In truth it is probably far too early to tell what the short or long term effects are likely to be of putting these measures into place. But a recent report available on the Reuters website - does give pause for thought. Sterling has certainly been having an up and down time lately, and when news comes out of the UK that no one was really expecting, it can make things even worse.
The Governor of the Bank of England, Mervyn King, has stated that he believes the measures that they have been implementing so far are starting to have the desired effect. You can read a longer report on this very subject by going to the Telegraph’s website.
So if this is the case, why are other people wondering whether the pound has been damaged by the quantitative easing effect?
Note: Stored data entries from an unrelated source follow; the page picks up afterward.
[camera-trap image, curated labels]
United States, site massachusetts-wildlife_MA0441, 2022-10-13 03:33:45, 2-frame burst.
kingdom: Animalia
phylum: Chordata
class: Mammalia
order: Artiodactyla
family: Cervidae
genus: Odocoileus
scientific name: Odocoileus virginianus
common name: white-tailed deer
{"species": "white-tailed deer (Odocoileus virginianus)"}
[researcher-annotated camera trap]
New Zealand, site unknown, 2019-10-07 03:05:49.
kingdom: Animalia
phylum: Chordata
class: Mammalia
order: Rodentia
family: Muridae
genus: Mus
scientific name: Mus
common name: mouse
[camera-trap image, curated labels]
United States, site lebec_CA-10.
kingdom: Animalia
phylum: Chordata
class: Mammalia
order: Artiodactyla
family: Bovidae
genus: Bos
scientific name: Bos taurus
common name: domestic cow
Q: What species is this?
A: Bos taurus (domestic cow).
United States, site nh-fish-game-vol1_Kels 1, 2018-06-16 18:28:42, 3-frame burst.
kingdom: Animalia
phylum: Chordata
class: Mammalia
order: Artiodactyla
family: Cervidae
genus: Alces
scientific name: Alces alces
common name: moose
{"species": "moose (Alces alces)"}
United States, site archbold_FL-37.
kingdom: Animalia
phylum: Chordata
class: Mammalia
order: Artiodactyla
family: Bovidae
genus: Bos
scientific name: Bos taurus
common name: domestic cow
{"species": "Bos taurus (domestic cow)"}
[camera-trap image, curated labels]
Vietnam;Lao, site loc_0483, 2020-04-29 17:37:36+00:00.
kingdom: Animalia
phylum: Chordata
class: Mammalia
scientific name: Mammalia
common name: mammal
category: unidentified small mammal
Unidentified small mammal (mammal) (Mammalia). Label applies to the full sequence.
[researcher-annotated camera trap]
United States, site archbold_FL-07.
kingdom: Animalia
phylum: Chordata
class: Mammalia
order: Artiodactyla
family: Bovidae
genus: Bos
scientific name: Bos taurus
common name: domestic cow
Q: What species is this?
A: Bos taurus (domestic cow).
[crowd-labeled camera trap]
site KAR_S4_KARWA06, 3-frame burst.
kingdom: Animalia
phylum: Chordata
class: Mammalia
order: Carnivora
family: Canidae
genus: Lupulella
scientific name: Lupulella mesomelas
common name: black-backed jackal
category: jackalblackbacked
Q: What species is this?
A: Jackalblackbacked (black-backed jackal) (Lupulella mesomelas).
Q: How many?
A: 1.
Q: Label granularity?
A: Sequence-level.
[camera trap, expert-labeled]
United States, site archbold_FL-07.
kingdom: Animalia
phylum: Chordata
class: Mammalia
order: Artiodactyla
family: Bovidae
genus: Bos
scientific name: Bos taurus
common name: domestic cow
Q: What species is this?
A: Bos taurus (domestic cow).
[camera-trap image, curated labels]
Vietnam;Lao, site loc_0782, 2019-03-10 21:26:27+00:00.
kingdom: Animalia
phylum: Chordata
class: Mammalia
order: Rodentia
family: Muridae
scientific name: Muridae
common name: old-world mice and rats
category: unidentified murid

The answer seems to stem largely from the fact that the Bank announced just a few days ago that they were going to pump another £50 billion into the programme. No one seemed to be expecting this, and because of the message it sent out the British pound suffered against other currencies as a result. The question is whether that downfall is going to be a small one – or a big one that lasts for a while.
It certainly is fascinating to see the difference that such an announcement – especially when it is unexpected – can have on one or more currencies. You could be looking at the figures on your currency converter one minute, and find they are very different when you decide to look again later on.
The pound was claiming 1.1285 Euros on the 6th May, and on the 7th that was up to 1.1303. So far, so good you may think – and you would be right up to that point. But on Friday the 8th the exchange rate dropped back to 1.1227 – and the following Monday didn’t see things getting any better. By the end of trading on that day, we were down to 1.1128, so clearly the Euro had jumped on the news and made the most of it.
The pattern was slightly different against the US dollar though. The 6th saw a figure of 1.5034 at closing time, and as with the Euro we improved the next day. The final figure then was an impressive 1.5104. Once again there was a slight drop on the 8th – to 1.5072 – and then the weekend got underway.
Monday was where the difference came here, as the dollar clearly didn’t have what it took to take advantage of the pound’s woes. The day ended with the pound claiming 1.5105 US dollars, so here at least the mixed news didn’t make a difference.
So let’s see how this quantitative easing pans out over the longer term. It could be what it takes to bring the recession to an end – or it could still backfire.